DATA FOR THIS TASK Block Start
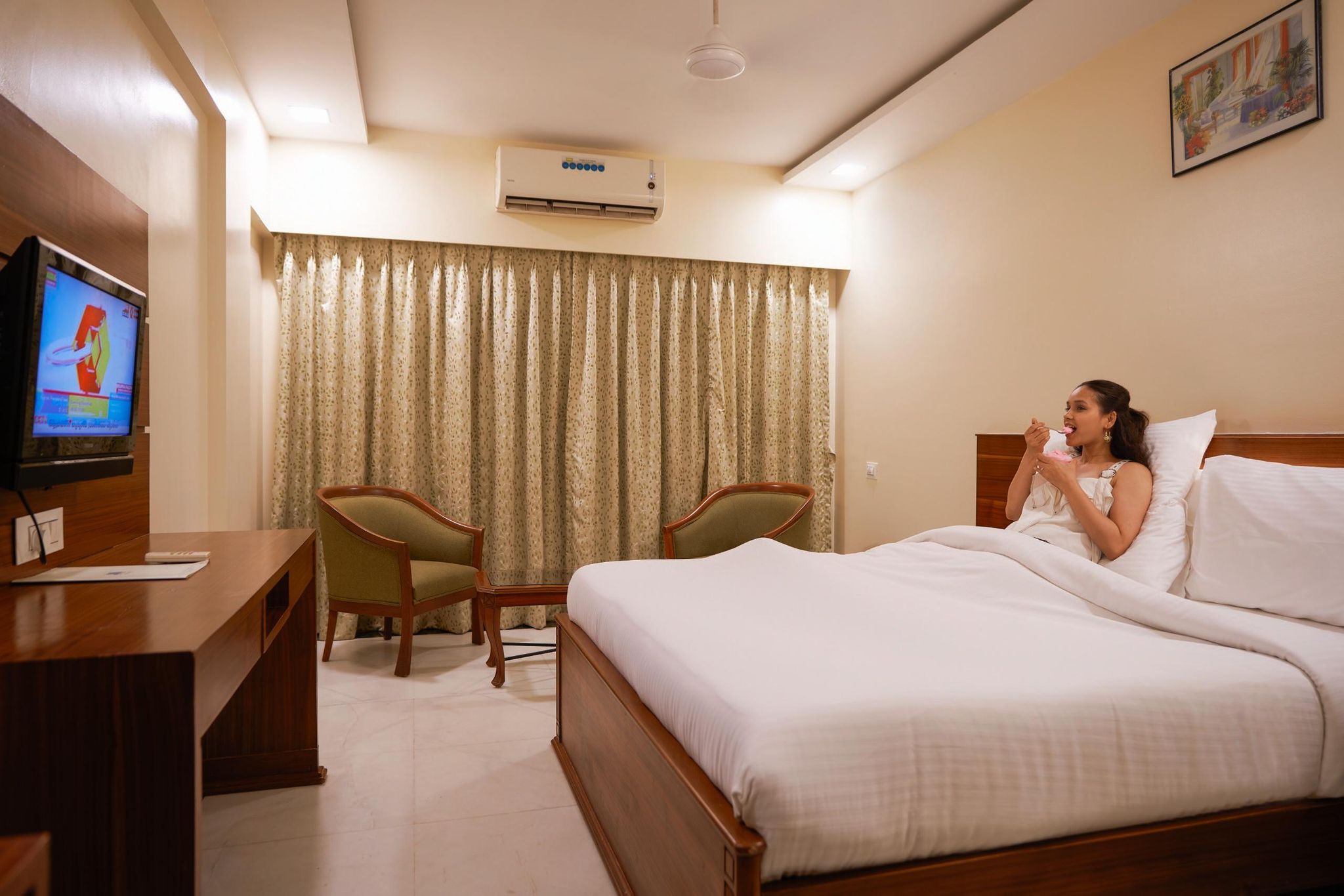 Executive Room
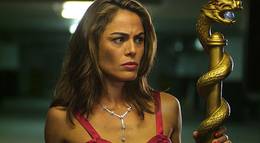 Кадр из фильма "Василиск: Царь змей" - 1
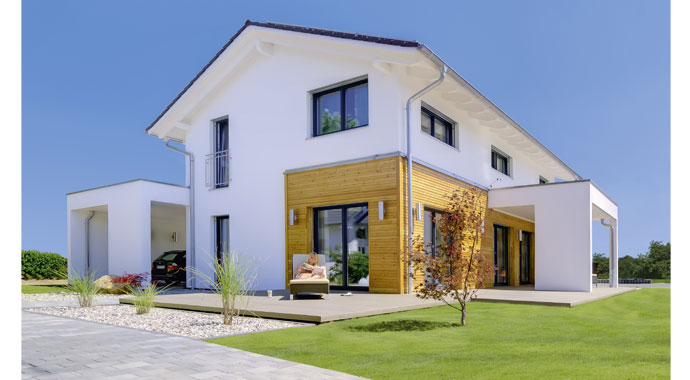 Haas MH Mannheim J 159 Außenansicht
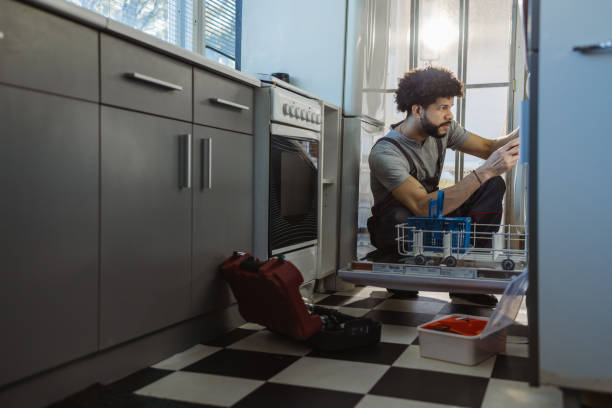 Leading Appliance Repair Technicians in Holly, MI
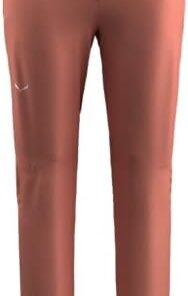 Salewa Puez Talvena Durastretch Pantalon Femme Randonnée Elastique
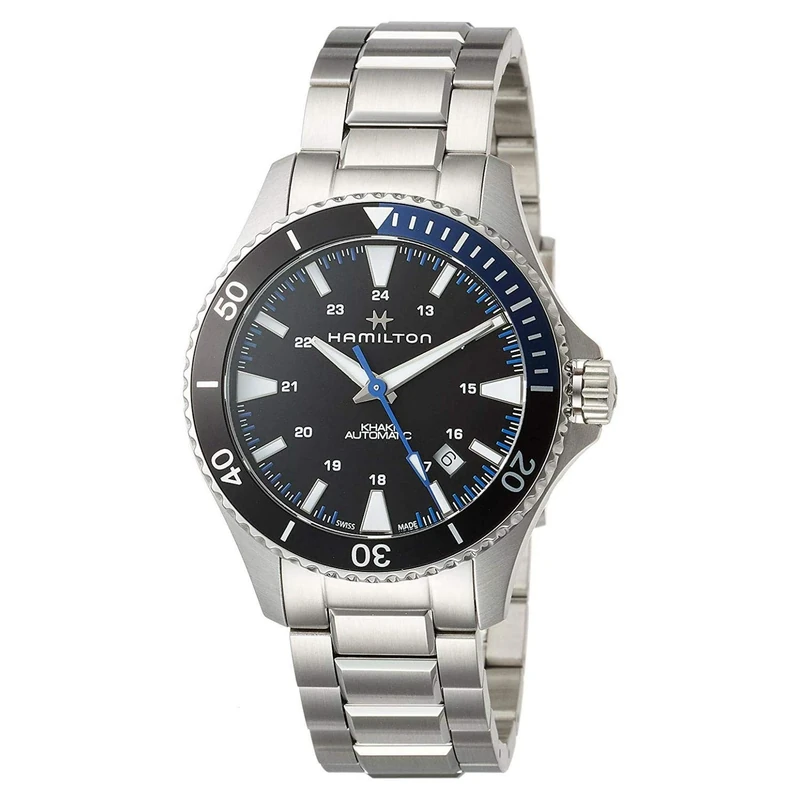 Hamilton Wristwatches H82315131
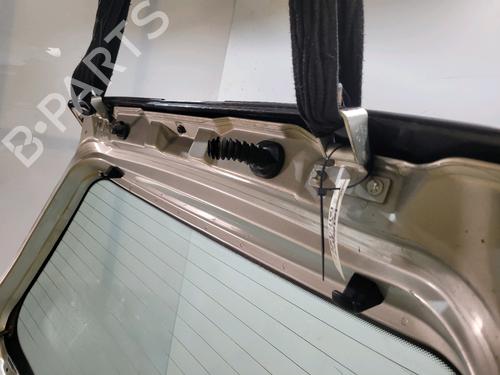 Tailgate SMART FORFOUR (454) 1.1 (454.030) | BP24491218C6 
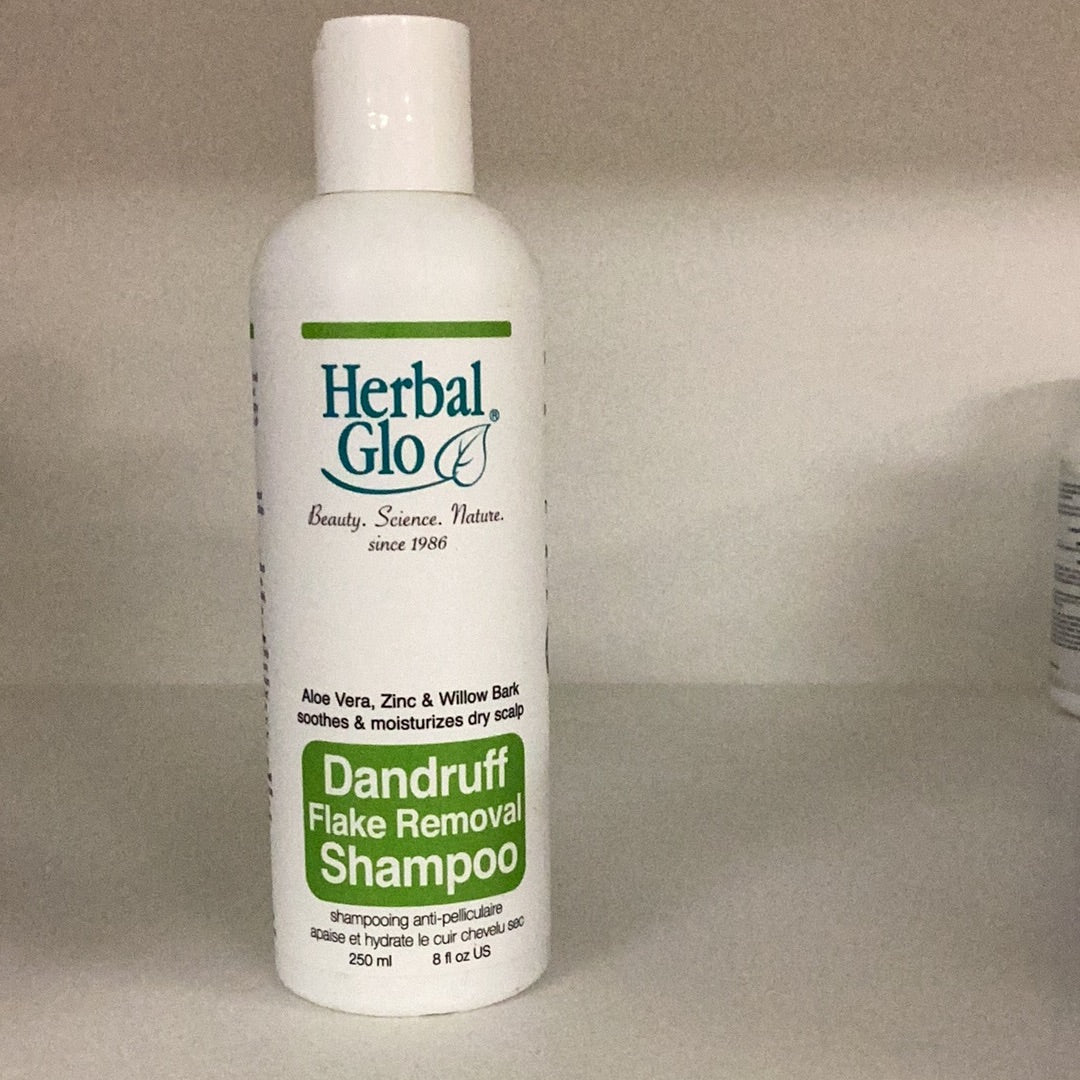 HERB GLO DANDRUFF SHAMPOO 250M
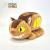Semic - MY NEIGHBOR TOTORO - Catbus - Komorebi Plush 11cm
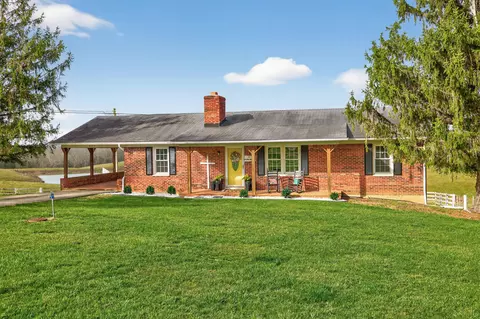 11758 Bohon Rd, Harrodsburg, KY 40330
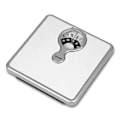 Pikkukuva 1 / 6: Salter 484 WHDREU16 Magnifying Mechanical Bathroom Scale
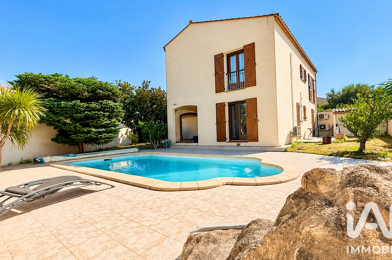 Maison 5 pièces 395000 €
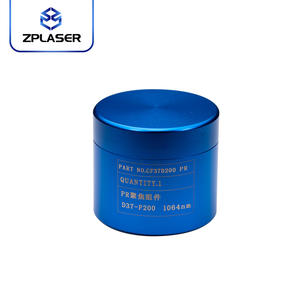 Conjunto de Focalização ZPLASER D37-F125/150/200 ProCutter 1.0 para Conjunto de Focalização Precitec - Product Image 1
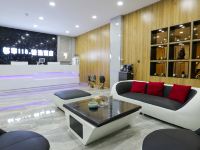 都市118精选酒店(西和县汽车站店) - 公共区域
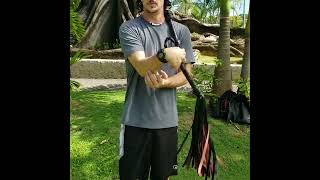 Introduction to floggers with MarKus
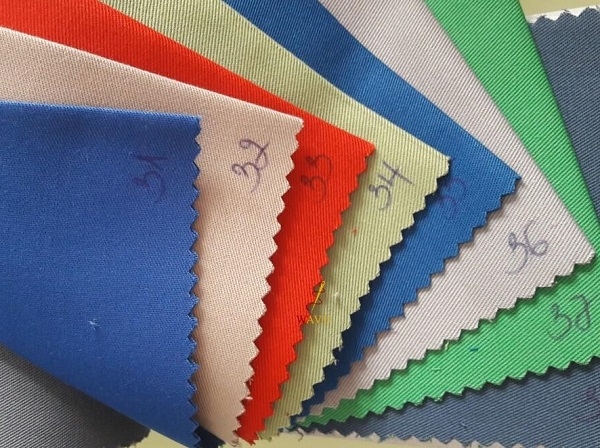 Top 5 Ứng Dụng Phổ Biến Của Vải Kaki Hoàng Dũng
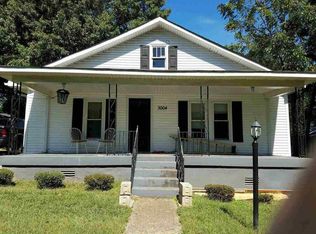 3004 W Main St, Milan, TN 38358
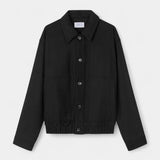 Blunt Jacket - Black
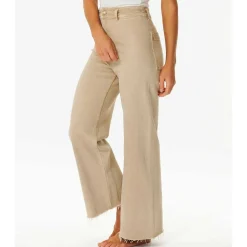 Rip Curl Holiday Denim Jeans - Women's-Women Casual Clothing|Jeans & Pants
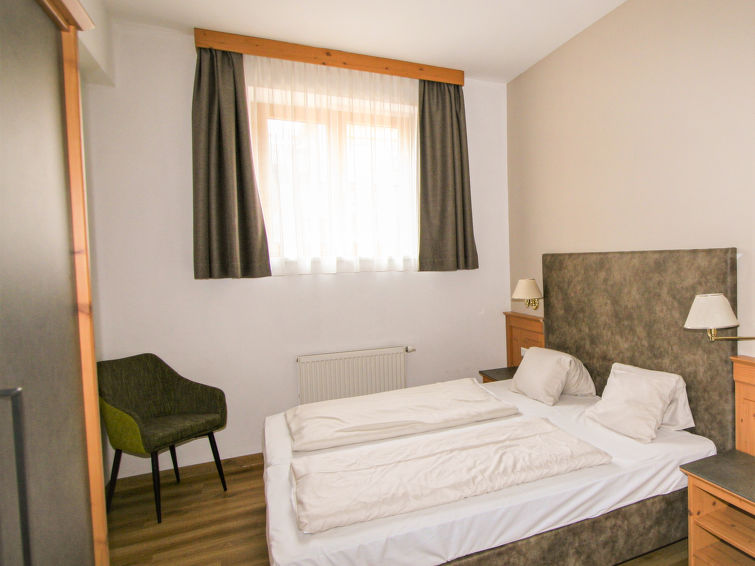 Foto van wonen van Appartement Stumm im Zillertal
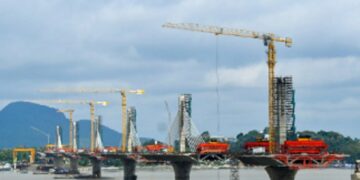 NORTH GUWAHATI BRIDGE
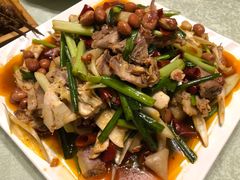 -宝山一号馕坑肉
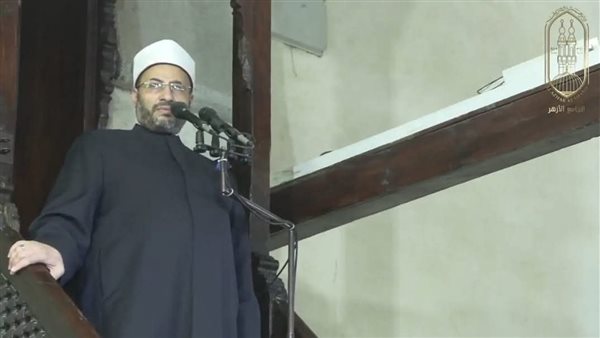 الأزهر يحذر: جرائم الأطفال تهديد لمستقبل الأمة الأزهر يحذر: جرائم الأطفال تهديد لمستقبل الأمة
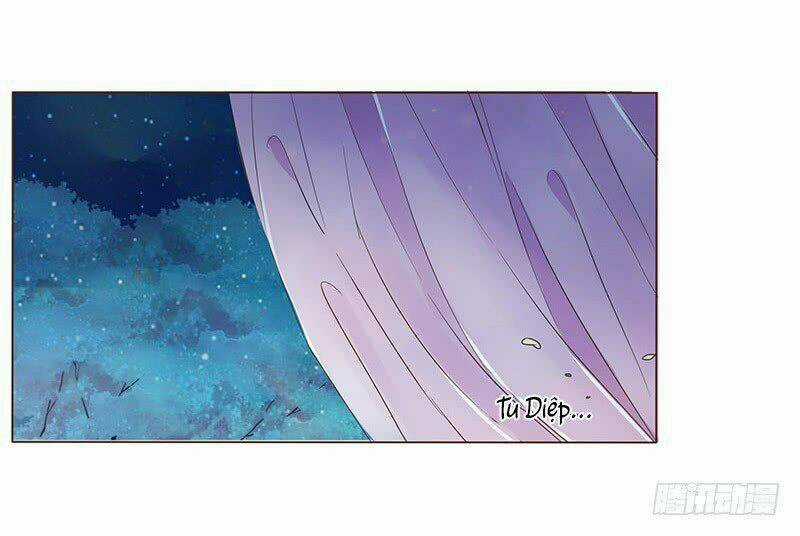 Đế Vương Trắc - Chapter 106 - Trang 50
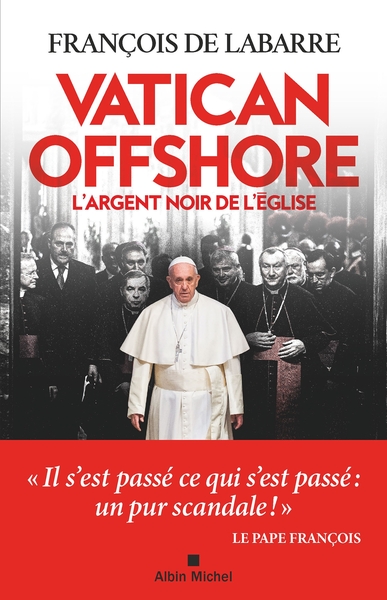 Image de Vatican offshore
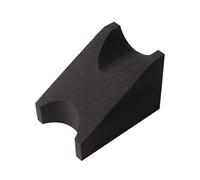 Repose-cou pour guitare - Outil d'instrument de musique - Support de cou pour l'entretien des basses, pour techniciens, réparateurs, collectionneurs, musiciens, artistes, modificateurs de groupe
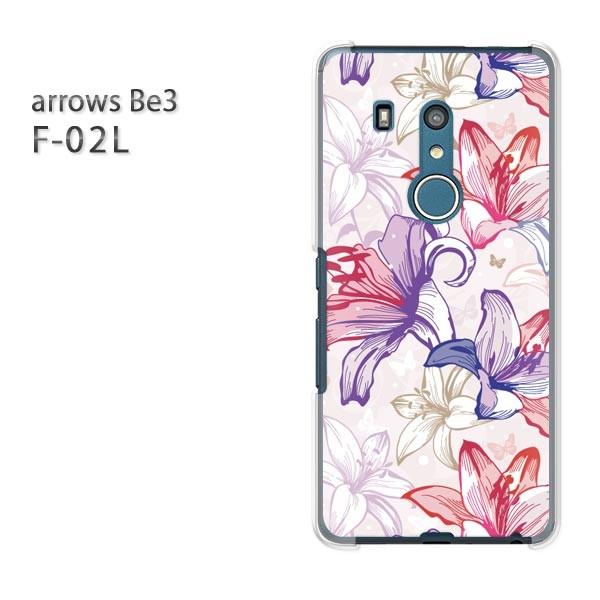 F-02L �P�[�X arrows Be3 �A���[�Y �J�o�[ �n�[�h ��(�ԁE��)/f02l-pc-new0080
DATA FOR THIS TASK Block End
§ **WHAT THE EXERCISE ASKS**
Retype each line of the data exactly, beginning with the first; include the line containing "Image de Vatican offshore" and stop there, skipping every picture.

§ **TASK RESULT**
 Executive Room
 Кадр из фильма "Василиск: Царь змей" - 1
 Haas MH Mannheim J 159 Außenansicht
 Leading Appliance Repair Technicians in Holly, MI
 Salewa Puez Talvena Durastretch Pantalon Femme Randonnée Elastique
 Hamilton Wristwatches H82315131
 Tailgate SMART FORFOUR (454) 1.1 (454.030) | BP24491218C6 
 HERB GLO DANDRUFF SHAMPOO 250M
Semic - MY NEIGHBOR TOTORO - Catbus - Komorebi Plush 11cm
 11758 Bohon Rd, Harrodsburg, KY 40330
 Pikkukuva 1 / 6: Salter 484 WHDREU16 Magnifying Mechanical Bathroom Scale
 Maison 5 pièces 395000 €
 Conjunto de Focalização ZPLASER D37-F125/150/200 ProCutter 1.0 para Conjunto de Focalização Precitec - Product Image 1
 都市118精选酒店(西和县汽车站店) - 公共区域
 Introduction to floggers with MarKus
 Top 5 Ứng Dụng Phổ Biến Của Vải Kaki Hoàng Dũng
 3004 W Main St, Milan, TN 38358
 Blunt Jacket - Black
 Rip Curl Holiday Denim Jeans - Women's-Women Casual Clothing|Jeans & Pants
 Foto van wonen van Appartement Stumm im Zillertal
 NORTH GUWAHATI BRIDGE
 -宝山一号馕坑肉
 الأزهر يحذر: جرائم الأطفال تهديد لمستقبل الأمة الأزهر يحذر: جرائم الأطفال تهديد لمستقبل الأمة
 Đế Vương Trắc - Chapter 106 - Trang 50
 Image de Vatican offshore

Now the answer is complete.